私は名前空間をインターネットに接続するために使用しますslirp4netns --configure --mtu=65520 $ns-id tap0
。これにより、名前空間内からアクセスできるため、ホストコンピュータ
でWebサーバーを実行して名前空間内で接続できます。localhost
10.0.2.2
Webサーバーの運用は可能ですか?名前空間で、ホストシステムから接続しますか?ポート転送のようなものですか?
答え1
これは、名前空間の制限を完全にバイパスしてTCPポートを転送する方法です。
socat
およびUNIXソケット
名前空間によって妨げられない通信タイプの1つは、標準(名前付き)UNIXソケットです。抽象的なUNIXソケットはネットワークネームスペースに依存します。socat
ホストからユーザー/ネットワークの名前空間への通信は、一対のコマンドを使用してUNIXソケットを介してTCPをプロキシすることによって簡単に実行できます。
OPの変数(正しい構文を持つように$ns_id
aに変更)に正しいPIDコンテンツがあるとします。_
以下は、2つの追加端末を使用して対話的に実行する例です。
term1: (ユーザー/ネットワークネームスペース部分)
socat
."do_stuff"
nsenter
ここでは、ホスト/初期名前空間で実行されます。
nsenter
最近作成した名前空間に参加してください。nsenter --preserve-credentials --user --mount --net -t $ns_id -- socat UNIX-LISTEN:/tmp/conduit,unlink-early,fork TCP4:127.0.0.1:80
term2(ホスト/初期名前空間部分):
socat TCP4-LISTEN:8080,reuseaddr,fork UNIX-CONNECT:/tmp/conduit
これで http://<host>:8080/ に接続して、ポート 80 でリッスンしている user/net 名前空間の Web サーバーに接続できるようになりました。トラフィックはUNIXソケットを通過します/tmp/conduit
。
ノート
ユーザー/ネットワーク名前空間がTCP / IPを使用可能にするコマンドを受け取る限り、この設定は
slirp4netns
まったく実行される必要はありません。

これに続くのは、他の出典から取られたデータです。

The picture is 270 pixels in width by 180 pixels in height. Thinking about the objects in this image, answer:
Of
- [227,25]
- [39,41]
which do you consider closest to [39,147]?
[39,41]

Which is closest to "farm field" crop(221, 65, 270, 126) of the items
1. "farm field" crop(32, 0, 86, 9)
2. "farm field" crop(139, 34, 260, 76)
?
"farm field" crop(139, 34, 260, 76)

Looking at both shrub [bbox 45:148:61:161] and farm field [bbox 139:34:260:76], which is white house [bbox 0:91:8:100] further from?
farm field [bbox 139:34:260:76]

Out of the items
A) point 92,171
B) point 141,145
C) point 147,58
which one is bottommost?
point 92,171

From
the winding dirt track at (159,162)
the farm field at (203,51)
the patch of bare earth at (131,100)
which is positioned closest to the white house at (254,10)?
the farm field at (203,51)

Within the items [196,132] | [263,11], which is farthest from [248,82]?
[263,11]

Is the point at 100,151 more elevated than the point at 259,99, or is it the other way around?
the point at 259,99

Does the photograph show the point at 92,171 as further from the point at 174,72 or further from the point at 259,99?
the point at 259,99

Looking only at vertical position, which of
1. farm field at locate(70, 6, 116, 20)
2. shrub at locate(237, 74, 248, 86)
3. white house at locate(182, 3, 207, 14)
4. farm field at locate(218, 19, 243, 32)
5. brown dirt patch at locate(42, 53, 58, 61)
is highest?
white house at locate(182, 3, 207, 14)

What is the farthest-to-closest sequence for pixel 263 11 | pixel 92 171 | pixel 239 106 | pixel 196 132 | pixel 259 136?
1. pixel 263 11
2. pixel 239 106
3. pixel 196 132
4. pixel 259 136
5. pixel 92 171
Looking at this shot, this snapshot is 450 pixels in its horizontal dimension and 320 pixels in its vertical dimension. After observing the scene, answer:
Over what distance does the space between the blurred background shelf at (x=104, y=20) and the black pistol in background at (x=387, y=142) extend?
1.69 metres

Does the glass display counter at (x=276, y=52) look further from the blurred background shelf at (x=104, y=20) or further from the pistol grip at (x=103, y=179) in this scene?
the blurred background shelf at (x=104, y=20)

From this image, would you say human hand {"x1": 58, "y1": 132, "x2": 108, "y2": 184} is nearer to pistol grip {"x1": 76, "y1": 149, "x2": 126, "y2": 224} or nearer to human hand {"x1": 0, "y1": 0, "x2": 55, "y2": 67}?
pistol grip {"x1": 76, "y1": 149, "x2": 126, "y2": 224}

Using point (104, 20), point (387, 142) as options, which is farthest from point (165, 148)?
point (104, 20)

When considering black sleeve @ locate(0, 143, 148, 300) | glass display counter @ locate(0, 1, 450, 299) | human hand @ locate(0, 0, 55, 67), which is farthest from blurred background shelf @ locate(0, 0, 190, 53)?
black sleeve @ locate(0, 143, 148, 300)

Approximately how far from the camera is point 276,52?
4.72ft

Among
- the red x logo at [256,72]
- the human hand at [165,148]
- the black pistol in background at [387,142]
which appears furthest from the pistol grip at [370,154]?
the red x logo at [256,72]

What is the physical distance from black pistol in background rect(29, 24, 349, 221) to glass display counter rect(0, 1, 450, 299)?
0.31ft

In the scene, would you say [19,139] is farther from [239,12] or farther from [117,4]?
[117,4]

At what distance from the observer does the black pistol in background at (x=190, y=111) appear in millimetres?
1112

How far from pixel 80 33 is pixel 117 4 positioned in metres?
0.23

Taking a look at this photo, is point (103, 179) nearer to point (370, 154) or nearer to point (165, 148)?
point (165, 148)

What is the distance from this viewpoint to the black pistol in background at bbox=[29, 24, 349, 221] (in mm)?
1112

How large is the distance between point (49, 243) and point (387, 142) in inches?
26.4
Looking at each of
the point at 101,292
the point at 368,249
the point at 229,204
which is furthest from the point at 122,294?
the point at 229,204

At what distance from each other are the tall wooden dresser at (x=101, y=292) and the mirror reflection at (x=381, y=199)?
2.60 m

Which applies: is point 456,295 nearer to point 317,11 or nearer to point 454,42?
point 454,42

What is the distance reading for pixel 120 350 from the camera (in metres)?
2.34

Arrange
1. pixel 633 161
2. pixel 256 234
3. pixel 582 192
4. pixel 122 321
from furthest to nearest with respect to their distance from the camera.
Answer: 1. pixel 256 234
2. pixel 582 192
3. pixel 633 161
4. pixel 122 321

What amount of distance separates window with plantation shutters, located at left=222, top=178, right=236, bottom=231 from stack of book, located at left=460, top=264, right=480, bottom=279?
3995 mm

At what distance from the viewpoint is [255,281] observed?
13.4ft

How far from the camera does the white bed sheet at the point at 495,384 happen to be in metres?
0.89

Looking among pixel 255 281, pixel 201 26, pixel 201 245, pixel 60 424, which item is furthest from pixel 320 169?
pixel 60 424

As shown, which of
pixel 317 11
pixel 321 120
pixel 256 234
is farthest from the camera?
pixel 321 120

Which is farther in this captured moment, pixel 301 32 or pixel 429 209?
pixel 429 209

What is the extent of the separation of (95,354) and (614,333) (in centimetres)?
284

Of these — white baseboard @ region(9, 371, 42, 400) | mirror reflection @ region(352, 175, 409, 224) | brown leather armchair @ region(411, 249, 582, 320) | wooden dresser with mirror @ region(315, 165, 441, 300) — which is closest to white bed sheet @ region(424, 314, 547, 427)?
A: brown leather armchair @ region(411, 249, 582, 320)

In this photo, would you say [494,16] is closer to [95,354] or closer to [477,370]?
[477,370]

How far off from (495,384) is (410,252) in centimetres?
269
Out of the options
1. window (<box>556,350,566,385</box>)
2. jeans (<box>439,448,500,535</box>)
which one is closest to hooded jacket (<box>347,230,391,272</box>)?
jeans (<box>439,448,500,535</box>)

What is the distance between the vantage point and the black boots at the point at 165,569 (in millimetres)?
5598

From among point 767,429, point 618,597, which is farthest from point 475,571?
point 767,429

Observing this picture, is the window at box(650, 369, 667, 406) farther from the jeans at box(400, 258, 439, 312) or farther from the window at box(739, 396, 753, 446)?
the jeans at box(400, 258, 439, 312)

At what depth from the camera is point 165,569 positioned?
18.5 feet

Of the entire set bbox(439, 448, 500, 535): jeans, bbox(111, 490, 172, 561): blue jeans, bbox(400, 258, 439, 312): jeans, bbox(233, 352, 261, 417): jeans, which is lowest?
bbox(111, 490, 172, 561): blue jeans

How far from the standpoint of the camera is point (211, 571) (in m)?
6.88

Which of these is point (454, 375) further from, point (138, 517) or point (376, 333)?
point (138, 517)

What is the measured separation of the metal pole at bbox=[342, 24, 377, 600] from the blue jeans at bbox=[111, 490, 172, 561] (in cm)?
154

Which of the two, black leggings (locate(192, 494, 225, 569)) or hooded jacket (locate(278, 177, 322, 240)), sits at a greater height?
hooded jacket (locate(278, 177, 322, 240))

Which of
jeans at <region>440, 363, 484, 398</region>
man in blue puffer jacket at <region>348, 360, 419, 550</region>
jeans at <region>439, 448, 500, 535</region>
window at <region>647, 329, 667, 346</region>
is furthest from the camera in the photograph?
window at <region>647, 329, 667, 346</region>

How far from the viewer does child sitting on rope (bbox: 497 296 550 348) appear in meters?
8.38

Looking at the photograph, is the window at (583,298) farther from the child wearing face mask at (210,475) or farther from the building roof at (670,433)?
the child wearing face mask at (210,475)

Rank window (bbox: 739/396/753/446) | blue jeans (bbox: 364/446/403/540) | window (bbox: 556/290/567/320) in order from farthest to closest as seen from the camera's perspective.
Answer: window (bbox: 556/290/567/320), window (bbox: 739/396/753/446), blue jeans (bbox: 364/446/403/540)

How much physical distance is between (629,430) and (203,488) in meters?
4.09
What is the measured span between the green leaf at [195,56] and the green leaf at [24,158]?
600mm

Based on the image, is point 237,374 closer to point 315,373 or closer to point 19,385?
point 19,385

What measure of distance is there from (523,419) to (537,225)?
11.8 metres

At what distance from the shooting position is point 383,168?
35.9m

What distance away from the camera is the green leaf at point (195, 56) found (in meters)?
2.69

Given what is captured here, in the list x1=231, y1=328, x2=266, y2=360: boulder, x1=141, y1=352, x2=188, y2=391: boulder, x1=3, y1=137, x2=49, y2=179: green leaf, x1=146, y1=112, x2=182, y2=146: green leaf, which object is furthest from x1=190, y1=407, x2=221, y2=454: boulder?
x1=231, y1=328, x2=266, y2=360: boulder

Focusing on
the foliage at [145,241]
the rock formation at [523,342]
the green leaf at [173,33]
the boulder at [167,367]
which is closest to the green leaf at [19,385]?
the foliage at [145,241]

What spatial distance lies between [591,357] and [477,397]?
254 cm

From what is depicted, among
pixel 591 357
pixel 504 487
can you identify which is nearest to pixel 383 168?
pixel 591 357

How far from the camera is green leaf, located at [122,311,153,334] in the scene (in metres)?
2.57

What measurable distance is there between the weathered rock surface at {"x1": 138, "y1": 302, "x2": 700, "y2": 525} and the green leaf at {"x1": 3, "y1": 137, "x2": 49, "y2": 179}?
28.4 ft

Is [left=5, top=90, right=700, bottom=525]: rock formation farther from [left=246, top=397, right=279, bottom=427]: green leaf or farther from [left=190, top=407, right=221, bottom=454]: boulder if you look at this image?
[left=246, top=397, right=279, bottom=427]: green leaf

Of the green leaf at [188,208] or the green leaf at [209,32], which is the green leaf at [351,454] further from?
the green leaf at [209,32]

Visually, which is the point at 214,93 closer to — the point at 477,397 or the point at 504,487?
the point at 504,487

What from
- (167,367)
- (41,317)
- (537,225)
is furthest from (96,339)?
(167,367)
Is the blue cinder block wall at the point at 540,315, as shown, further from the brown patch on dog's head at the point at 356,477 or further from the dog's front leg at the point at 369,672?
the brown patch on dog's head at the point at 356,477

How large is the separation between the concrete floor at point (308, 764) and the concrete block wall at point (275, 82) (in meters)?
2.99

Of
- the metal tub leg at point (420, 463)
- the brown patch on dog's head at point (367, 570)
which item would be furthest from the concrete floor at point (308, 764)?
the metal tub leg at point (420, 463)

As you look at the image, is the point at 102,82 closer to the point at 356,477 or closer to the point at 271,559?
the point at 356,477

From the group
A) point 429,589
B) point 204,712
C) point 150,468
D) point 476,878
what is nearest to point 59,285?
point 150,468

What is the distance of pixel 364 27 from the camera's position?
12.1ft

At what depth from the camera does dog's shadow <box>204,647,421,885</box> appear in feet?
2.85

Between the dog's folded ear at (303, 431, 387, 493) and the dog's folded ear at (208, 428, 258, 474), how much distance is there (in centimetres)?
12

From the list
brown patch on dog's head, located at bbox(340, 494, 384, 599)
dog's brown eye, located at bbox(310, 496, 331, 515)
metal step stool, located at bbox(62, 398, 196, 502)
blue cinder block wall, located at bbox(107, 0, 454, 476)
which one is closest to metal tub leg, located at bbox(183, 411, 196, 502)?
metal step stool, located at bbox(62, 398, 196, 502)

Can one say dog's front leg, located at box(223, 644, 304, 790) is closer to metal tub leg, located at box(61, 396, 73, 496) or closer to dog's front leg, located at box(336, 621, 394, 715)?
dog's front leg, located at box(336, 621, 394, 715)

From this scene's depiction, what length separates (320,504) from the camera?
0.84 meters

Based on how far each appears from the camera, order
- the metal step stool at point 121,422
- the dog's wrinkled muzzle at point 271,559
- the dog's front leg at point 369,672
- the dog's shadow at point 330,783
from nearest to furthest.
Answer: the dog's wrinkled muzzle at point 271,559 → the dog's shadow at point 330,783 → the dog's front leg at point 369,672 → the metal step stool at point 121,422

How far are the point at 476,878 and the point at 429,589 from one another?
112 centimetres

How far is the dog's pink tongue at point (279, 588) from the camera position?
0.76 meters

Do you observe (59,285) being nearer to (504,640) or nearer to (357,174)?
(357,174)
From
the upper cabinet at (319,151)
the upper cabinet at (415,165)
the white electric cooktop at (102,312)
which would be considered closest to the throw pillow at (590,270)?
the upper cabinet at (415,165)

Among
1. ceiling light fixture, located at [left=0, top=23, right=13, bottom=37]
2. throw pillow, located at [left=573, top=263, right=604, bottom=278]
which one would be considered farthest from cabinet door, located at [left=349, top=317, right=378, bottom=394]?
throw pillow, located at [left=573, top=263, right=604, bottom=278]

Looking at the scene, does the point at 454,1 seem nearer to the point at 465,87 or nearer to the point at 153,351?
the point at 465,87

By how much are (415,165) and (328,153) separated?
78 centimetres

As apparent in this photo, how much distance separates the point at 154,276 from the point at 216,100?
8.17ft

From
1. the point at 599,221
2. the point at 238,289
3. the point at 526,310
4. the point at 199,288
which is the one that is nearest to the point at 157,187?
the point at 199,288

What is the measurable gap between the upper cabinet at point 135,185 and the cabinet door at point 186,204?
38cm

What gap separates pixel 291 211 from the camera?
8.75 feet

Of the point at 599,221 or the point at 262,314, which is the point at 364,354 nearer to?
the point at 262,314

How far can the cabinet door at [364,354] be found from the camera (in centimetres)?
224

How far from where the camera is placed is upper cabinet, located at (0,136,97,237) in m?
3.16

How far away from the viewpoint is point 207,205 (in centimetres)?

ip link set dev lo up
どこかに。 Webサーバーを構成することを想像できます(おそらくnginx
その後、それ自体はTCPポート80の代わりにUNIXソケットから直接リッスンし、2番目のsocat
コマンドのみを保持します(どのコマンドの正しい処理も保証しませんが)。ソケット資格証明これが使用されている場合)。同様に、制限された方法でUDPトラフィックをプロキシできる必要がありますが、UDPの使用に応じてさまざまな注意があります。一部の用途では、単に
socat
コマンドのTCP部分をUDPに変更する必要があり、他の用途ではUNIXソケット部分をストリームソケットからデータグラムソケット(UNIX-LISTEN
->UNIX-RECVFROM
など)に変更する必要があります。タイムアウトオプションが必要な場合があります-T
。socat
検証されていません。
答え2
良いソケットボックス特別な設定なしで隔離されたネットワークネームスペース内でサービスを公開するように特別に設計されたツールですveth
。
たぶん私だけの道具かもしれないnetns_tcp_bridge同様の効果(効率が悪い)が得られますが、権限のないユーザーの名前空間で動作していることを確認していません。